**SUPPLIED PASSAGE:**
>>

# Eligibility to work



## Bhuvaneshwari Kannan

Hello All, I recently moved to Paris with long stay visa(Visa D) as a dependent to my husband who holds an European blue card. I have initiated the process to get the residence card. In the meantime, can I work with my existing Visa that is issued for 3 months?


----------



## Bevdeforges

Have you found a job yet? I only ask because the process of job hunting can take some time here - and you may find that most potential employers won't talk to you until you have your residence card. Nothing personal - just that the penalties for employers found to be employing foreigners not qualified to work in France are pretty expensive. If what you'll be receiving is a "vie privée et familiale" (which is, I think, what most spouses of those on working visas receive) you may have further obligations - consisting of some meetings and possibly even classes through the OFII. This may include basic French classes that you must attend in order to renew the card at the end of your first year living in France.

You may be better off waiting to get your residence card ("carte de séjour") before you start looking for work.

<<

**TASKS:**
#1 Answer these questions about the thread on eligibility to work:
(a) What type of visa did the first poster use to move to Paris?
(b) What does the first poster's husband hold?
(c) Which organization may hold the meetings and classes linked to a "vie privée et familiale" card?
#2 Copy out the entries from the first line through the line containing "7656 centimetres", with both ends included.

Scene-based reasoning records:
>>

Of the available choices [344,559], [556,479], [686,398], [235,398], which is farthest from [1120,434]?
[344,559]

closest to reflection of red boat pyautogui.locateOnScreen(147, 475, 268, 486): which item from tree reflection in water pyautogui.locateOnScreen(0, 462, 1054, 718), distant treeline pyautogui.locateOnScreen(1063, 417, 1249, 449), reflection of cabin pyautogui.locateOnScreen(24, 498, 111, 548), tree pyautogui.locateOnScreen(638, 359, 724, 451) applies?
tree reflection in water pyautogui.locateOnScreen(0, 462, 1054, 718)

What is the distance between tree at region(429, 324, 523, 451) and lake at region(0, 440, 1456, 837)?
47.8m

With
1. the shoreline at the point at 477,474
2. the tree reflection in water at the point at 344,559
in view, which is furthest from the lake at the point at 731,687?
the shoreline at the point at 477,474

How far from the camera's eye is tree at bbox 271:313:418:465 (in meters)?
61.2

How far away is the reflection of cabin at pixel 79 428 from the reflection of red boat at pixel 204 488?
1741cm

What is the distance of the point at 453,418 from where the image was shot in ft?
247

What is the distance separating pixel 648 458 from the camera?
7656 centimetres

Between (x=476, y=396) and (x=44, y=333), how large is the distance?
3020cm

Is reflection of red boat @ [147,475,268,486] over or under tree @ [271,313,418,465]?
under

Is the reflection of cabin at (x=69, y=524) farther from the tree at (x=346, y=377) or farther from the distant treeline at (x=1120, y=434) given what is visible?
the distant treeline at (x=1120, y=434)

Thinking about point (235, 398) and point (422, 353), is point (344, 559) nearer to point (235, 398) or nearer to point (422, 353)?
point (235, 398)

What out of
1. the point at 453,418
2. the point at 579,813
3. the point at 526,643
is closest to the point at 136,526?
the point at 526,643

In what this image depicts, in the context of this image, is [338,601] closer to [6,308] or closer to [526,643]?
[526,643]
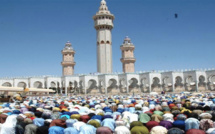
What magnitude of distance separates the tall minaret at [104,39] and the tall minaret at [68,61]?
345 inches

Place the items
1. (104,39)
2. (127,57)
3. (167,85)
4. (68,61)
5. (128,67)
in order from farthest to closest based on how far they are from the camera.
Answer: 1. (68,61)
2. (127,57)
3. (128,67)
4. (104,39)
5. (167,85)

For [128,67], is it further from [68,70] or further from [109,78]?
[68,70]

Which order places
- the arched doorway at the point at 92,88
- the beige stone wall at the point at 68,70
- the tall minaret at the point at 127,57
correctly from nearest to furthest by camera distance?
the arched doorway at the point at 92,88 < the tall minaret at the point at 127,57 < the beige stone wall at the point at 68,70

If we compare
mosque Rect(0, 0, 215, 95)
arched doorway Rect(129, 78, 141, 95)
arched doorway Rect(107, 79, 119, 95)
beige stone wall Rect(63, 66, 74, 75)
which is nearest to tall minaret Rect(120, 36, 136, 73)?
mosque Rect(0, 0, 215, 95)

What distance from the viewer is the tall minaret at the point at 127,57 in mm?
55375

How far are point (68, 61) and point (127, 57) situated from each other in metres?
15.5

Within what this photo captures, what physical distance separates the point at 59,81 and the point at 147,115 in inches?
1628

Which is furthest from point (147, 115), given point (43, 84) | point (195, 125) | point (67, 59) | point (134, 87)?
point (67, 59)

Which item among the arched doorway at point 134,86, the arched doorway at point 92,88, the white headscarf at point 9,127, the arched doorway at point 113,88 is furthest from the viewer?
the arched doorway at point 92,88

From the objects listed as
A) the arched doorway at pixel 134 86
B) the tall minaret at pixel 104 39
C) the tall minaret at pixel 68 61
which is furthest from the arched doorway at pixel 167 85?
the tall minaret at pixel 68 61

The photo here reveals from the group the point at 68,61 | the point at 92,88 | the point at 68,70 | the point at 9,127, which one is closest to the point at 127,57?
the point at 92,88

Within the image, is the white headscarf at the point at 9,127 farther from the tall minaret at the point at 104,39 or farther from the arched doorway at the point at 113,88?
the tall minaret at the point at 104,39

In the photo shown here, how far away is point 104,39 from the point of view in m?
53.6

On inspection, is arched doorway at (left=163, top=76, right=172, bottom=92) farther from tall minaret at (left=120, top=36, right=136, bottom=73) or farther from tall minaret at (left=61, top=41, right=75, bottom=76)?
tall minaret at (left=61, top=41, right=75, bottom=76)
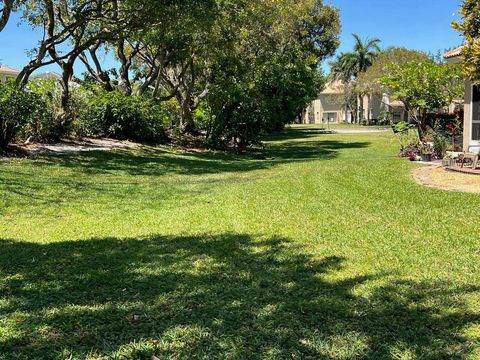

<<

**OUTPUTS FOR THE TASKS:**
#1
(a) A long stay visa (Visa D).
(b) A European blue card.
(c) The OFII.

#2
Of the available choices [344,559], [556,479], [686,398], [235,398], which is farthest from [1120,434]?
[344,559]

closest to reflection of red boat pyautogui.locateOnScreen(147, 475, 268, 486): which item from tree reflection in water pyautogui.locateOnScreen(0, 462, 1054, 718), distant treeline pyautogui.locateOnScreen(1063, 417, 1249, 449), reflection of cabin pyautogui.locateOnScreen(24, 498, 111, 548), tree pyautogui.locateOnScreen(638, 359, 724, 451) applies?
tree reflection in water pyautogui.locateOnScreen(0, 462, 1054, 718)

What is the distance between tree at region(429, 324, 523, 451) and lake at region(0, 440, 1456, 837)?
47.8m

With
1. the shoreline at the point at 477,474
2. the tree reflection in water at the point at 344,559
in view, which is furthest from the lake at the point at 731,687?
the shoreline at the point at 477,474

How far from the camera's eye is tree at bbox 271:313:418:465 (in meters)?
61.2

How far away is the reflection of cabin at pixel 79 428 from the reflection of red boat at pixel 204 488?
1741cm

What is the distance of the point at 453,418 from where the image was shot in ft?
247

What is the distance separating pixel 648 458 from the camera?
7656 centimetres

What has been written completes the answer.